Start of Exercise text

ProG-V2: A Reproducible Toolkit for Graph Prompt Learning
May 31, 2026 · View on GitHub
ProG-V2 is an engineering-focused extension of the original ProG benchmark for graph prompt learning. It keeps the standard pre-train → prompt-tune → evaluate workflow, while adding a modular prompt-strategy architecture, broader prompt coverage, centralized path/device/logging utilities, benchmark scripts, tests, and public merged result reports.
What's New in ProG-V2
- 17 prompt strategies registered through a
PromptStrategyregistry. - 6 GNN backbones registered through
prompt_graph.model.build_gnn. - Reproducible few-shot benchmark utilities for node- and graph-level tasks.
- Centralized filesystem paths, device resolution, logging, and CLI/YAML config.
- Tests for data loading, GNN factory construction, strategy registration, and prompt-task smoke runs.
- Fixes for several benchmark-blocking edge cases in WebKB, MultiGprompt, RELIEF, and GraphMAE.
Architecture
Benchmark Results
We publish two complementary public GCN benchmark reports: a node- and
graph-classification report, and an edge-task (link-prediction) report.

End of Exercise text
Start of Dataset content

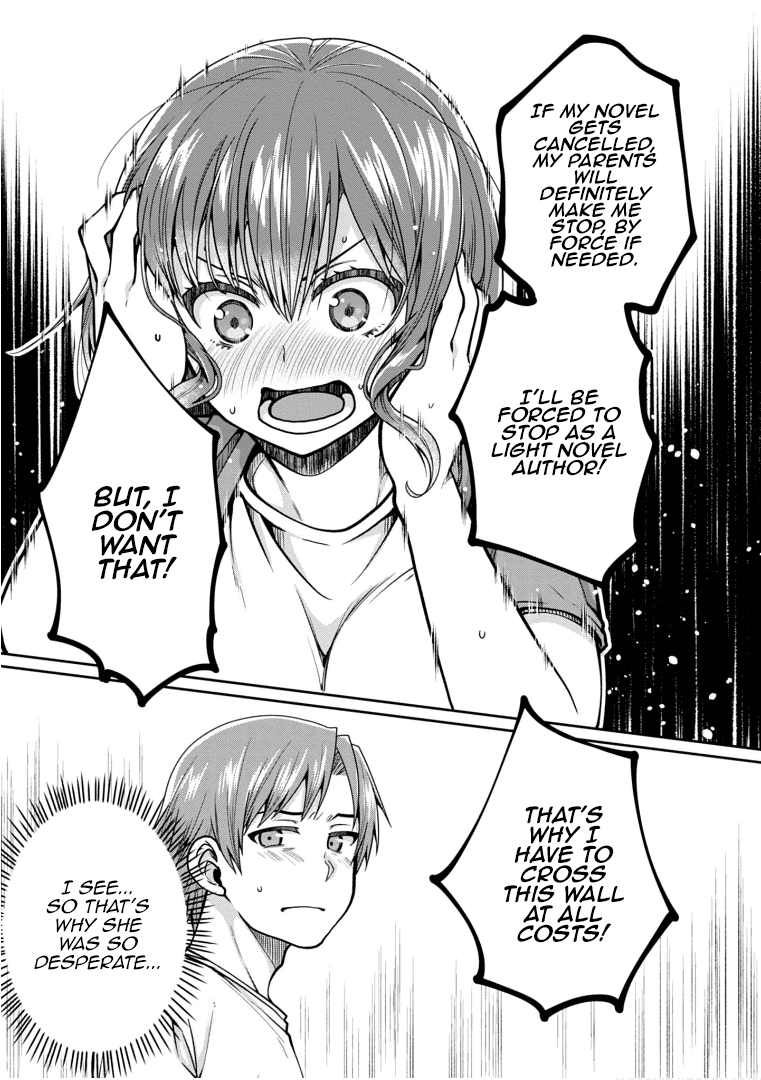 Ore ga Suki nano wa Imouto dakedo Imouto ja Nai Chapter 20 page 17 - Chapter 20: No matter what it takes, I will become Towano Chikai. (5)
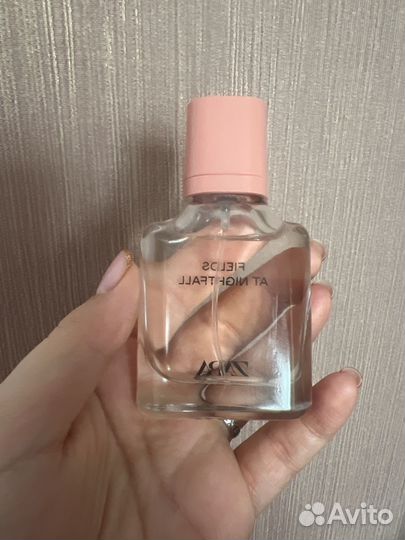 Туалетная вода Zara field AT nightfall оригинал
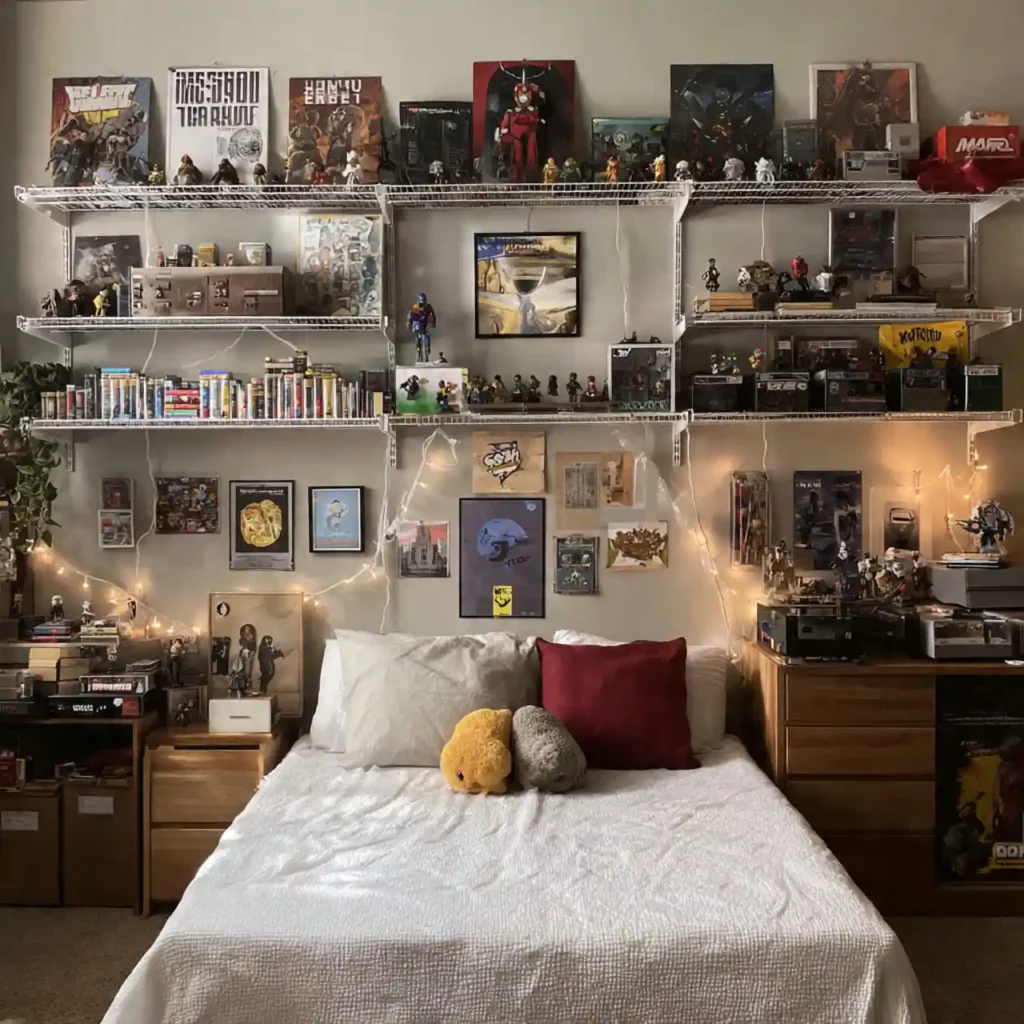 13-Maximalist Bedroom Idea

End of Dataset content

- Activity 1:
Using the ProG-V2 text, mark each statement yes or no and quote the words of the text that decide it. (a) ProG-V2 keeps the standard pre-train → prompt-tune → evaluate workflow. (b) ProG-V2 offers 12 GNN backbones. (c) One of the published benchmark reports covers link prediction.
- Activity 2:
Repeat word for word the stretch of the ProG-V2 text from "What's New in" through "and CLI/YAML config.".

- Written reply 1:
(a) Yes: "It keeps the standard pre-train → prompt-tune → evaluate workflow"
(b) No: "6 GNN backbones registered through"
(c) Yes: "an edge-task (link-prediction) report"

- Written reply 2:
What's New in ProG-V2
- 17 prompt strategies registered through a
PromptStrategyregistry. - 6 GNN backbones registered through
prompt_graph.model.build_gnn. - Reproducible few-shot benchmark utilities for node- and graph-level tasks.
- Centralized filesystem paths, device resolution, logging, and CLI/YAML config.